A. A. : D’abord, il faut préciser que la perte n’est pas seulement économique ou financière. Elle est beaucoup plus large et grave. La corruption affecte la pertinence et l’efficacité des politiques publiques dans leur ensemble, la justice, l’équité, les institutions et la démocratie. Il n’est pas imaginable qu’on puisse amorcer un nouveau «modèle» de développement sans sortir de la corruption endémique, qui représente actuellement un pilier et une béquille de l’économie de rente. La corruption existe dans la plupart des pays; elle se manifeste à des degrés et des échelles variables.
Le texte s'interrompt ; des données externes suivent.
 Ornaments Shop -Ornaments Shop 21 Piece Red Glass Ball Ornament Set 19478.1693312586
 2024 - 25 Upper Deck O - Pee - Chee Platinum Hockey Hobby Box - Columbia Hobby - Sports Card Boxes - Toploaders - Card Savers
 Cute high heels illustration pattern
Les pays que vous citez sont en général en tête des indicateurs (de la transparence et de lutte contre la corruption), de la démocratie, de la gouvernance et des libertés humaines. Dans ces pays, c’est le respect des lois, des institutions de contrôle qui fonctionnent en toute indépendance ainsi que la justice qui font la différence. Pas besoin de préciser que des rapports de la Cour supérieure des comptes, des scandales, des dossiers énormes de dilapidation des deniers publics et de corruption n’aboutissent presque jamais dans notre pays. Quand des institutions comme le Conseil de la concurrence osent appliquer ce que prévoient la loi et leur statut, ils sont souvent rappelés à l’ordre !
F.N.H. : Il semblerait que la pandémie serait un facteur de renforcement de la corruption au Maroc. Etes-vous d'accord avec cette thèse ?
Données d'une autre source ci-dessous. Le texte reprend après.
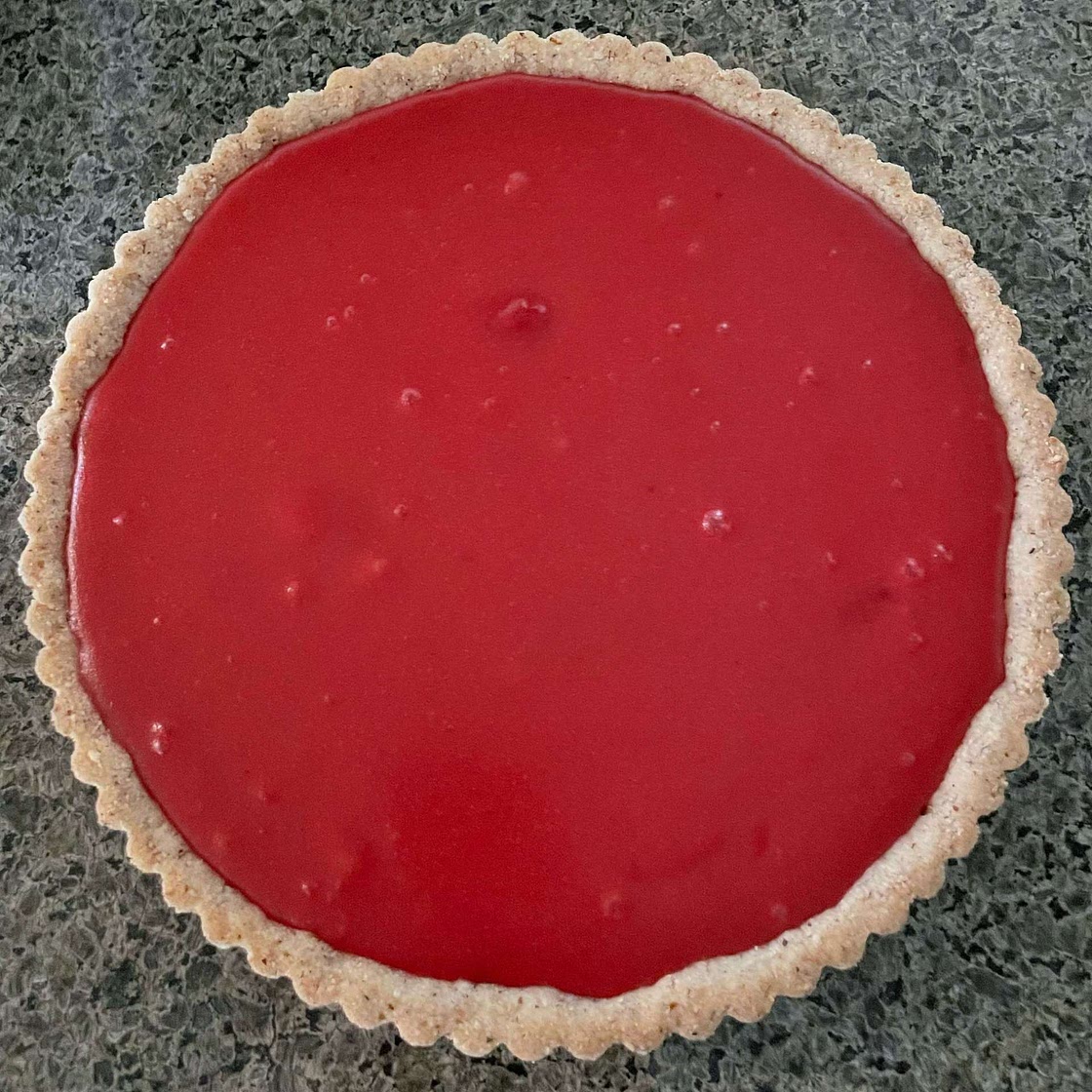 Cranberry Curd Tart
A. A. : Il y a eu plusieurs études et rapports à l’échelle internationale qui ont présenté des données et attiré l’attention sur l’aggravation de la pratique de corruption dans le contexte de la Covid-19. Ceci s’explique par l’adoption de l’Etat d’urgence sanitaire qui autorise les différentes branches de l’exécutif, sans le respect des conditions requises par la concurrence et les appels d’offres. Dans de nombreux marchés publics, la décision est encore plus discrétionnaire et opaque que dans les procédures habituelles. Ce sont des facteurs déterminants dans l’augmentation du risque de corruption.
Dans le cas du Maroc, des éléments troublants ont été rendus publics sur notamment des marchés des tests Covid-19… L’«assouplissement» des procédures de passation des marchés publics est susceptible de nous apporter beaucoup de mauvaises surprises si les pouvoirs publics devaient réaliser des audits de manière exhaustive (et surtout communiquer l’information). En période de crise majeure des finances publiques, je suis sidéré par la multiplication des marchés de travaux de tout genre dans nos villes… Le gaspillage (ou plus) est visible à l’œil nu !
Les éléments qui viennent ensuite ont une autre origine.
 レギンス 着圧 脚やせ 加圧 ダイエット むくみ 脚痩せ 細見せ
F.N.H. : Enfin, selon vous, où mettre l'accent pour permettre au Maroc de s'extirper de la «zone de corruption chronique» comme le mentionne Transparency Maroc ?
A. A. : La société civile et Transparency Maroc - depuis un quart de siècle - n’ont cessé de faire des études, analyses et de formuler des propositions dans les domaines législatif, institutionnel, éducatif ou technique pour faire sortir le Maroc de la zone de la corruption endémique. Les propositions déterminantes et décisives dans le domaine ont été soit ignorées, soit rendues faibles et ineffectives. Au final, ce qui manque fondamentalement, c’est une volonté politique réelle d’agir de manière décisive, et de ne pas demeurer simplement au niveau du discours politique (Al khitab !).